Max wasn’t a one-woman kind of guy. She couldn’t deal with any more guys like that. Chris had treated her as if she were a doormat while Stinky had treated her as if she were disposable—there was no way she could handle it if Max treated her in anyway like these two men had.
“Max isn’t my type.” Alex tugged on the yarn, knitting instead of purling.
“Not your type?” Rhonda curled her red painted top lip. “Rich and handsome isn’t your type?”
Alex tossed her knitting to the side. Rich. That’s all anyone ever saw—the Maximilian of today. The Hot Sauce King. The man who drove a fancy car and owned his own business and wanted to live up to his fancy sounding name.

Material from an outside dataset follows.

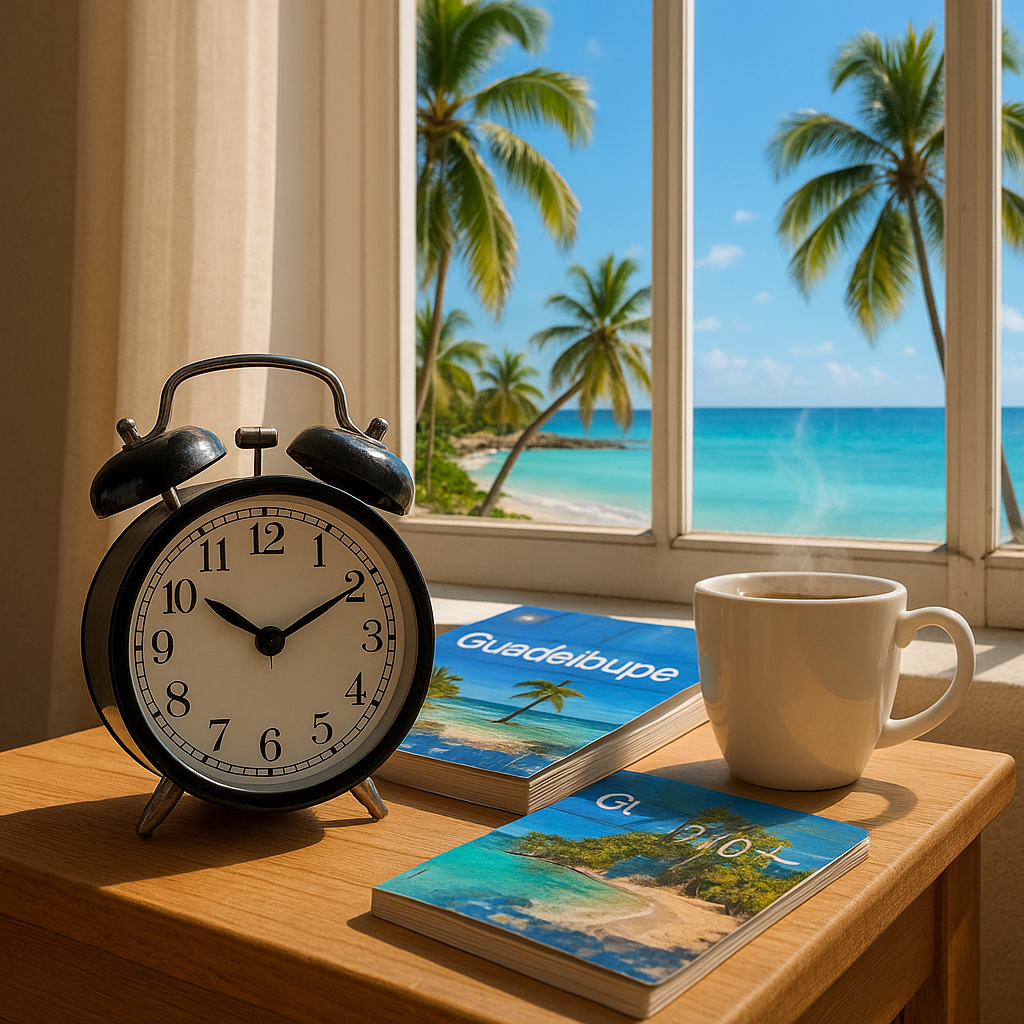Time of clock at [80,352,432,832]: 10:10
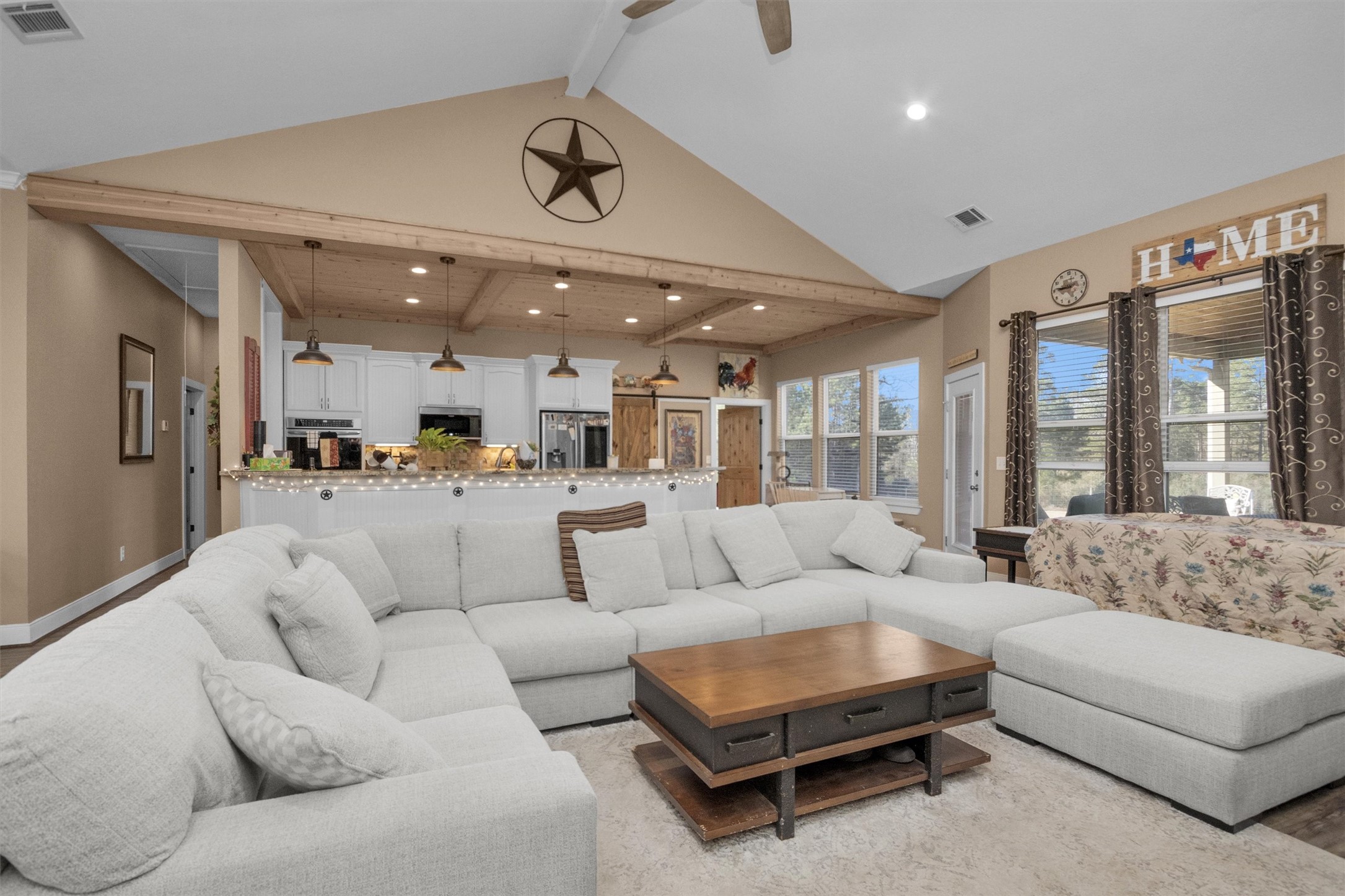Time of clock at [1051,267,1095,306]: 8:45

No one knew the Max she knew, the one who had eaten half her lunch at school every day because he didn’t have enough to eat. The one who scraped by with almost nothing and made something of himself. The Max who, while a minimalist, hoarded everything he did purchase because he was afraid of having nothing again one day.
“There’s more to Max than just his looks and his money, Rhonda. Besides, he’s got…well, issues.”

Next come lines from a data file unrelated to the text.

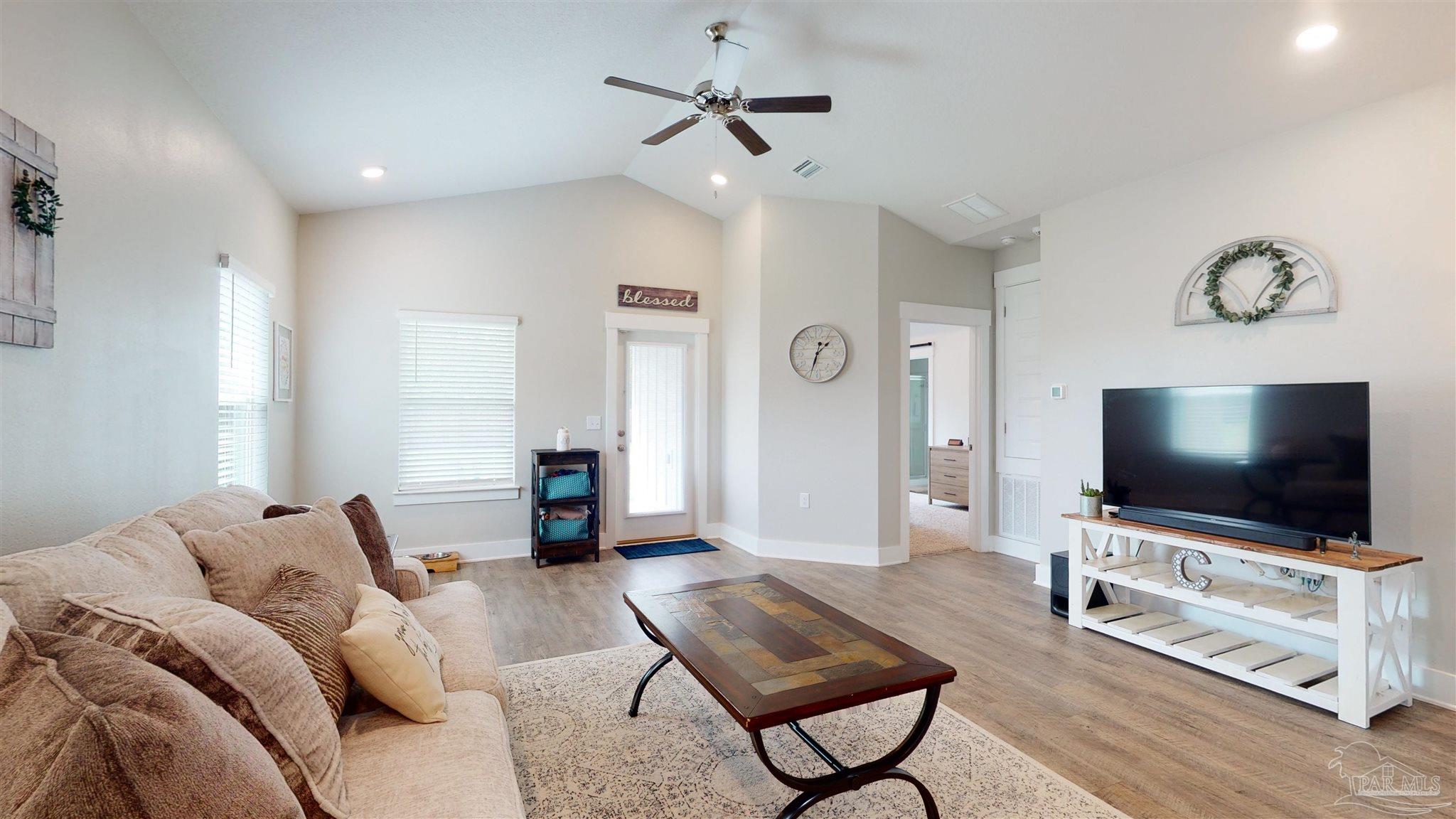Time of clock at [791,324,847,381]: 1:33
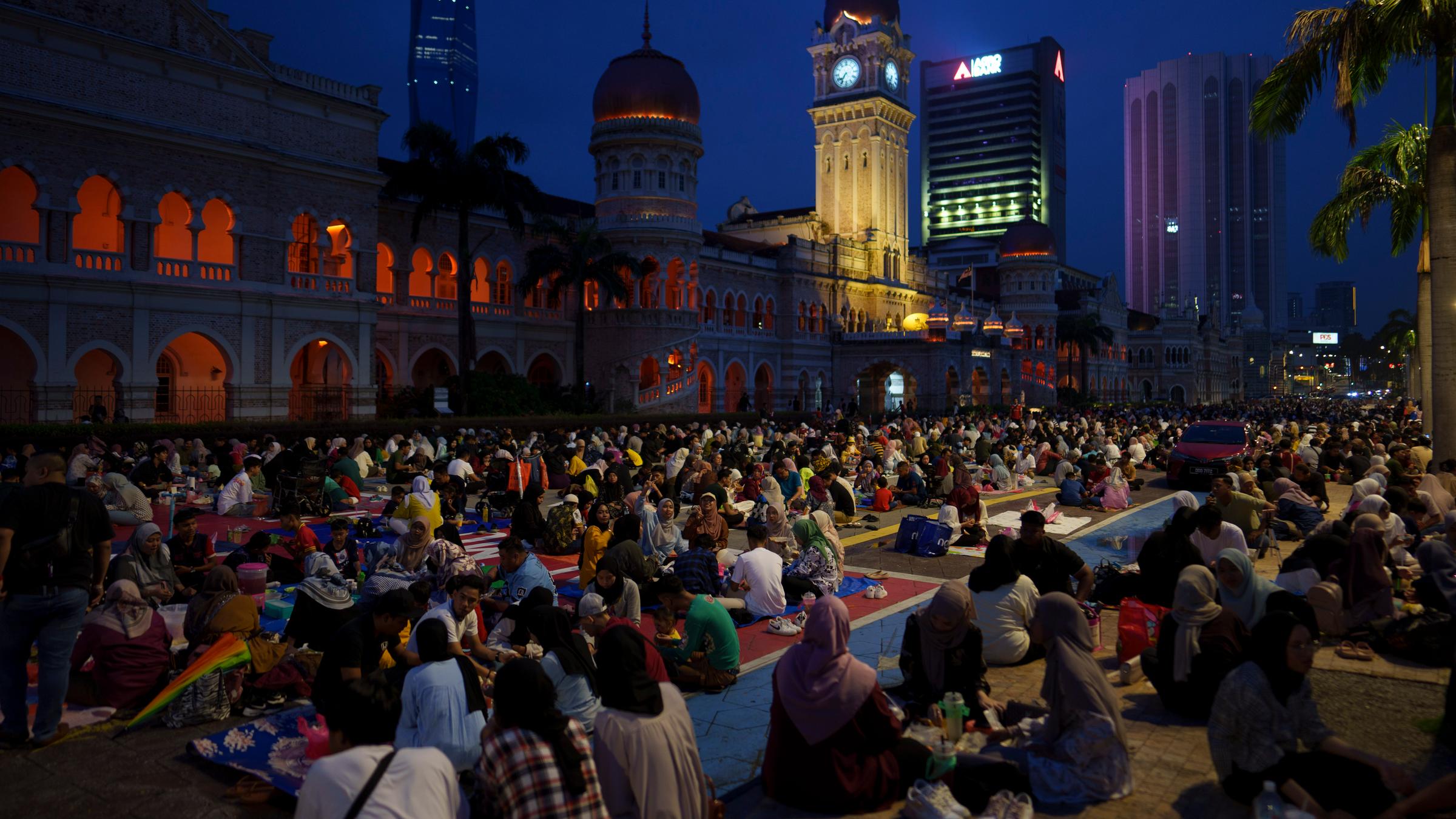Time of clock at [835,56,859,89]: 7:35
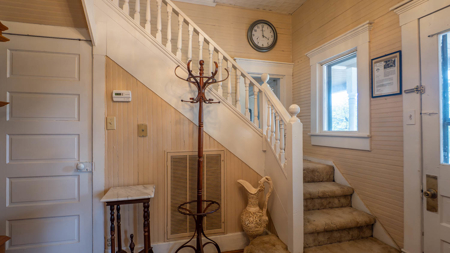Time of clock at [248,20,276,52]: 3:59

“Ha!” Rhonda threw her head back, and laughed, her whole body jiggling in her seat. “Don’t we all, dear.” She pointed her finger at Alex, looking her straight on. “The key is finding the person whose issues you can stand.”
Yeah, but Max had one big issue she couldn’t stand, and she wanted a guy for keeps, not for right now.
“We’re friends. That’s all.”
“Friends with benefits?” Rhonda wiggled her brows suggestively.
Alex scowled and glanced past Rhonda toward the entrance to the break room. If anyone so much as heard them joking about sex outside of marriage, they’d both get a severe talking to by Mr. Wilkins, the school principal. Serendipity Falls Hope Christian paid their teachers well, and in return the board expected all the rules to be followed. Archaic or not.